* **Challenge**:
Set down the text of every item below word for word, leaving out the pictures.
########
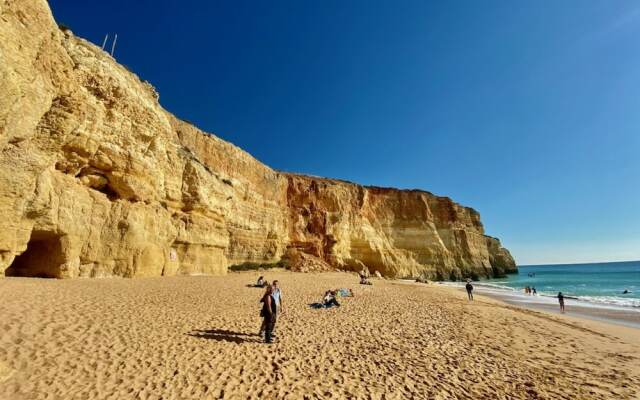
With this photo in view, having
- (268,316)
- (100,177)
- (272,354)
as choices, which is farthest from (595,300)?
########
* **Response for this exercise**:
With this photo in view, having
- (268,316)
- (100,177)
- (272,354)
as choices, which is farthest from (595,300)?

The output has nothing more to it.